→ Assignment 1: In the opinion piece on the Haneef case, how much bail did the Brisbane magistrate set?
→ Assignment 2: Using the opinion piece on the Haneef case, explain why the author wants an independent tribunal, not a politician, to make the decision to deport.
→ Assignment 3: Extend the opinion piece on the Haneef case, starting after its last sentence.

→ Document passage:
Apparently, the annex does not contain any new material clearly
incriminating Haneef in the provision of assistance to a terrorist
group. However, all the law requires Andrews to decide is that Haneef is of bad character because he has associated with people reasonably suspected of criminal behavior.
The only reason the young Indian doctor is currently incarcerated in
an immigration centre, perhaps for several years until his trial is
completed, is that he opted to stay in a Queensland jail rather than
post the relatively low $10,000 for bail set by a Brisbane magistrate.
The
use of this extraordinary ministerial prerogative is not unique to the
Haneef case. But it is normally exercised after someone has been
convicted, not when a trial has just begun. Astonishingly, John Howard
was still insisting as recently as Monday that his government had no
role in the whole affair, despite the fact that a member of his cabinet
had clearly overturned a court ruling on bail.
The ministerial
prerogative exercised by Andrews should not exist. If we are to pay
more than lip service to principles that can be traced back 800 years
to the Magna Carta, executive governments must not exercise
judicial powers. Only courts should be allowed to imprison people for
more than few days.
The law should be changed so ministers can’t jail people. A possible
exception is if someone spends a night in a detention centre before
being deported. Even so, the decision to deport should be taken by an
independent tribunal, not a politician who can be construed as having a
political motive to appear tough on terrorism.
Changing this
law may be easier than ridding sections of the AFP, the prosecuting
authorities and the Attorney Generals department of a dangerous mix of
incompetence and zealotry whenever the slightest prospect arises of
nailing a terrorist. The ability to reason from established facts, to
follow the rules of elementary logic, and to accept innocent
explanations for perfectly normal behaviour, seems to vanish when the
word 'terrorism' is uttered.
There is no excuse for the errors
now revealed in the police statement to the court, or in the
prosecutor’s false claim that Haneef’s SIM card was present at the
scene of terrorist act. In each case, it was easy to check where the
truth lay.

→ Supplied information:
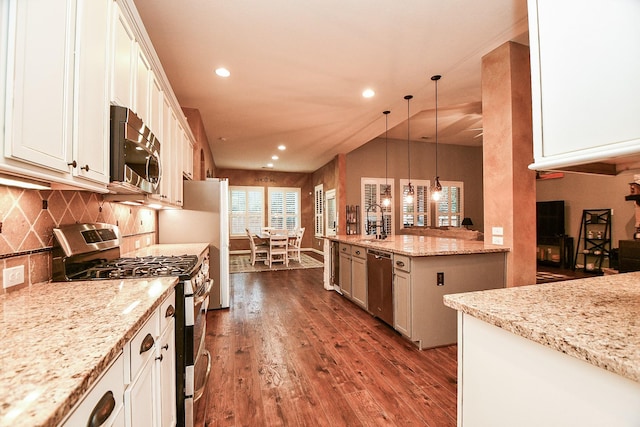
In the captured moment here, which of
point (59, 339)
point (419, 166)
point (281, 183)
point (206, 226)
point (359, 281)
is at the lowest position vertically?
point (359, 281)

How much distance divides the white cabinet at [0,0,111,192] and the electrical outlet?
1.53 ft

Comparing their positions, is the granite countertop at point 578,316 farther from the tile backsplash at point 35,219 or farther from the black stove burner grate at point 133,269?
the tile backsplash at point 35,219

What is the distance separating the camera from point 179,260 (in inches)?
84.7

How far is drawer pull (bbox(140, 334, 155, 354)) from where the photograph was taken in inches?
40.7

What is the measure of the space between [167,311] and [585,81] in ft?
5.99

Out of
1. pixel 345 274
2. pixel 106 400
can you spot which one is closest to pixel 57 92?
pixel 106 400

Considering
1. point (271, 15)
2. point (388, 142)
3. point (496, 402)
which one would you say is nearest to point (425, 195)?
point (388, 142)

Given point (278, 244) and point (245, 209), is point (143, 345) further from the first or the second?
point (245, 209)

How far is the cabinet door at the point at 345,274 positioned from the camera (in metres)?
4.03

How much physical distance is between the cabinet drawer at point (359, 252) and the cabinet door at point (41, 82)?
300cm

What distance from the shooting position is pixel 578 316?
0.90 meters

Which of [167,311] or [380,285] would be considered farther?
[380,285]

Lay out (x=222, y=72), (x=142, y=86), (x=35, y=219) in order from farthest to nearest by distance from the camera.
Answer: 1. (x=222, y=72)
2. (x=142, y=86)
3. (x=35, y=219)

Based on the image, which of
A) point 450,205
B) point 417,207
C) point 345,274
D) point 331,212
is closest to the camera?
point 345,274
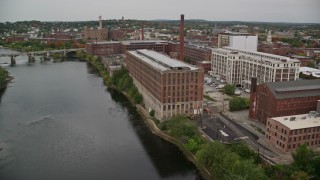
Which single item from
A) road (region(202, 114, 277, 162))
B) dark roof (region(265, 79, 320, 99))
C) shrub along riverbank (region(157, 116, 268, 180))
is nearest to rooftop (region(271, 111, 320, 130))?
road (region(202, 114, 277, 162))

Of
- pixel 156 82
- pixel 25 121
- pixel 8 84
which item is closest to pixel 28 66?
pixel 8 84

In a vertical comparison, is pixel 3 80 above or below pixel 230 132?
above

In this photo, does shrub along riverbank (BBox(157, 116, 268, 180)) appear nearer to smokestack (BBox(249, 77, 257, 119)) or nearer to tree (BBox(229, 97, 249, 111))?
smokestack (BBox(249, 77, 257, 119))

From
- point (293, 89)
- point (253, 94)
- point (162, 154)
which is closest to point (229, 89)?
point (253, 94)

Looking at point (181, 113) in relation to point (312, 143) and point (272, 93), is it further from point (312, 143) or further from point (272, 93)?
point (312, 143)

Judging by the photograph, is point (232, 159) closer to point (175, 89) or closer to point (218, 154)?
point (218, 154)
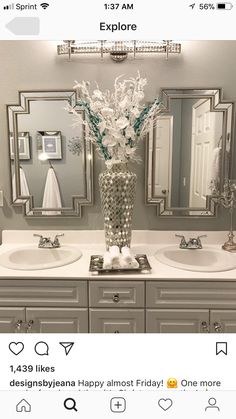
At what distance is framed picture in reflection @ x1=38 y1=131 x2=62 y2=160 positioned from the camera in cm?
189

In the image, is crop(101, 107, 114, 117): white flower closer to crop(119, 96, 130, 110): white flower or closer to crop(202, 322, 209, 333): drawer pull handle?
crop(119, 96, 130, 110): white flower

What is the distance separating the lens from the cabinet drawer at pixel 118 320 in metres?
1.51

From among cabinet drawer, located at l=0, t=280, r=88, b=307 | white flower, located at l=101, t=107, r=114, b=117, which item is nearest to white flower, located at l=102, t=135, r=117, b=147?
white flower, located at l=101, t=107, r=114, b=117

→ Exercise output 1: $10,000.

→ Exercise output 2: A politician can be seen as having a political motive to look tough on terrorism. An independent tribunal wouldn't carry that motive.

→ Exercise output 3:
These initial mistakes were compounded by a report in the latest edition of Brisbane’s Sunday Mail
that police now suspect that Haneef was part of a plot to blow up the
largest building on the Gold Coast and symbolically leave Australia on
September 11. Initially, the AFP refused to confirm or deny this
report. After the Queensland premier, Peter Beattie angrily demand an
explanation in view of the assurances he had been given in briefings
that there was no threat anyone on the Gold Coast, the AFP
Commissioner, Mick Keelty, said the report was wrong. He also that the
AFP was not the source. If so, the source would appear to be someone
else at an official level who was happy to release false information
designed to damage Haneef and alarm Queenslanders. As far as is known,
there is no investigation underway to identify the source.
Shortly
after Haneef was charged on 14 July, Keelty, held a media conference
where he assured the public that the investigation, 'has been driven by
the evidence and driven by the facts'. Although hundreds of police were
assigned to the investigation, this claim is demonstrably hollow. But
no one in the federal government, or opposition, has expressed any
concern that the over-eager behaviour of the police, prosecutors and
ministers risks further radicalising Islamic youth.
Terrorism
involves the ancient crime of murder. Haneef is not charged with
murdering anyone, attempting to murder anyone, failing to tell the
police about a planned murder, or knowingly assisting anyone to commit
murder. If ministers and officials don’t want to encourage the
recruitment of more terrorists, they should take far more care to
ensure that a charge of unknowingly assisting a terrorist group is only
laid on the basis of clearly established facts.
Brian Toohey is a columnist and feature writer for The Australian Financial Review, and columnist for The West Australian and The Canberra Times.